CW: Tell me a little bit of the story of Randolph and his religious journey.
CT: With my original study on the 1940s MOWM, I became interested in how secondary literature often portrayed Randolph as an atheist and antagonistic to religion and to the Black Church. The more I studied Randolph’s papers and other primary sources, the more I became convinced that this characterization of Randolph’s religiosity was not true. Randolph successfully inspired and organized progressive ministers and their congregations to fight the Jim Crow system of segregation from the 1920s through the 1970s. As the modern civil rights movement emerged in the 1950s under the leadership of Martin Luther King, Jr., Randolph joined an African Methodist Episcopal church in Harlem.  

CW: It seems like most people today remember later Civil Rights leaders–Martin Luther King, Medgar Evers. Have people forgotten about Randolph to some extent, even though he outlived King and others?
CT: Yes, there is historical amnesia about early civil rights leaders like A. Philip Randolph, and this is partly due to their own successful opposition to the Jim Crow system from its inception in the 1890s. It was Randolph’s generation of civil rights activists that laid the groundwork that enabled King and his generation to reap the rewards of the civil rights legislation of the 1960s. For example, Randolph’s proposed 1941 march finally took place twenty-three years later on August 28, 1963. Today this date is remembered for King’s great “I Have a Dream” speech. Yes, Dr. King may have wowed the audience with his speech that day, but it was Randolph and his influential connections to other civil rights organizers and leaders that planned, organized, and made the march and the speech possible.

CW: How did Randolph see the role of religion in the labor movement and the Civil Rights movement? These issues seem to have largely come undone from each other in more recent decades.

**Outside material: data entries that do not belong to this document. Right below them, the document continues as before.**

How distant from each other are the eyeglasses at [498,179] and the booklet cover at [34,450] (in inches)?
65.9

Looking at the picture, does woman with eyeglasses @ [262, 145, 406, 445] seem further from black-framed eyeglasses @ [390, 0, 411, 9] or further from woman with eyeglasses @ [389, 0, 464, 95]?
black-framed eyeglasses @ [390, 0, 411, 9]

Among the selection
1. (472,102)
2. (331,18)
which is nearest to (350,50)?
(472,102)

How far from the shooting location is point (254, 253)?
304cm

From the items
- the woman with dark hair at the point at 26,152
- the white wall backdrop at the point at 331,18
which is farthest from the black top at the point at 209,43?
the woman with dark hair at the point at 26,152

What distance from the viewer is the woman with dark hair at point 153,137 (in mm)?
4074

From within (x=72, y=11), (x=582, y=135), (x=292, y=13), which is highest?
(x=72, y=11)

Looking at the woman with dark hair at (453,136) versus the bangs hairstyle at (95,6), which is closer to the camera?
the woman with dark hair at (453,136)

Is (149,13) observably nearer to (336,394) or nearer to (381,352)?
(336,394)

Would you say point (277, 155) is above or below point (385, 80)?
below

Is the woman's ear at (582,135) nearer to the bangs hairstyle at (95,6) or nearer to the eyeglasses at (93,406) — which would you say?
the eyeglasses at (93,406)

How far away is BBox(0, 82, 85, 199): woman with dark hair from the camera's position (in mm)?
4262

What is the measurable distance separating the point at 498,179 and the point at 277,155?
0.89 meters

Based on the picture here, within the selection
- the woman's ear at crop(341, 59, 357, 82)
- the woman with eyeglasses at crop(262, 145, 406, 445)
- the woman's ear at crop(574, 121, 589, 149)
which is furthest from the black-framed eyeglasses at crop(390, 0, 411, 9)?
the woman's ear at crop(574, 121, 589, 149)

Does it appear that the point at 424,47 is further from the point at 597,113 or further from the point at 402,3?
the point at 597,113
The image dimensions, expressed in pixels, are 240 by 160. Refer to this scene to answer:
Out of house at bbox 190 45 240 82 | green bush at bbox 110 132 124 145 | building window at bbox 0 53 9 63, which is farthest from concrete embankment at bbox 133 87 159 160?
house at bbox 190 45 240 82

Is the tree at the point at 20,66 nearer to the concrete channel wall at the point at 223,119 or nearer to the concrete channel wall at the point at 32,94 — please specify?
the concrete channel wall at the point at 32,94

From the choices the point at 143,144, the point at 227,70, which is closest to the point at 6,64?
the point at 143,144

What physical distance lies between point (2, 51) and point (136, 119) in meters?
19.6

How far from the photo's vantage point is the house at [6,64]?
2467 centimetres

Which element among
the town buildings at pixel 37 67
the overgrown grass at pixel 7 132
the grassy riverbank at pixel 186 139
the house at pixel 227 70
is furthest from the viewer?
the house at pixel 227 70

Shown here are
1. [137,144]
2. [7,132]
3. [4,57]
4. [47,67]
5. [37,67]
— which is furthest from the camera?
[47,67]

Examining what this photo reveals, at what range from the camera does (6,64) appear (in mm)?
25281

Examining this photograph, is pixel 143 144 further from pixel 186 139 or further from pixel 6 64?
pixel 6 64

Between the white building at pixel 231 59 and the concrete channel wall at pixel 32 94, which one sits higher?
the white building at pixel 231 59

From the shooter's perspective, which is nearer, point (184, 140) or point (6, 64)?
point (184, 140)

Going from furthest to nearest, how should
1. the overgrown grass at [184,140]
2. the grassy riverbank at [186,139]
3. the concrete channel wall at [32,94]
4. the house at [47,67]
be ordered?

 CT: Since the mid-1920s, when he began to actively organize the Pullman porters into their own trade union, Randolph recognized how central it was to gain the support of all African American religious communities behind his labor activism. He understood how religious communities were organized into churches and led by dynamic preachers chosen by the very congregations they led. Randolph saw his role as an educator teaching African Americans about the advantages of having and organizing labor unions of their own. I write about how the 1957 Prayer Pilgrimage, in which Randolph served as a key organizer, was the first civil rights demonstration in which black religious communities and churches joined in public partnership with a secular civil rights organization, the NAACP, and with black labor organizations such as Randolph’s BSCP. This three-way leadership among these African American communities and organizations was the foundation of the most successful civil rights campaigns and demonstrations of the 1960s.

CW: Which do you see more likely to get wrapped back into the labor movement–religion or racial civil rights? On the one hand, there is a younger generation of Evangelicals now who are concerned about social issues. On the other, Latino immigrants have revitalized the labor movement.
CT: Both the left and right are coming together when it comes to civil and social rights. The labor movement, like the Democratic Party, is working to distance itself from the past perception that it is anti-religious. President Obama’s affiliation with a progressive church community illustrates my point that people on the Left can be religious too. If the labor movement ignores the deep religiosity of Latino immigrants, it is only hurting itself. The fact that younger Evangelicals are committed to social issues shows they are returning to their 19th century religious and socially-conscious roots which played a large role in Women’s Rights and in the Antislavery Movement.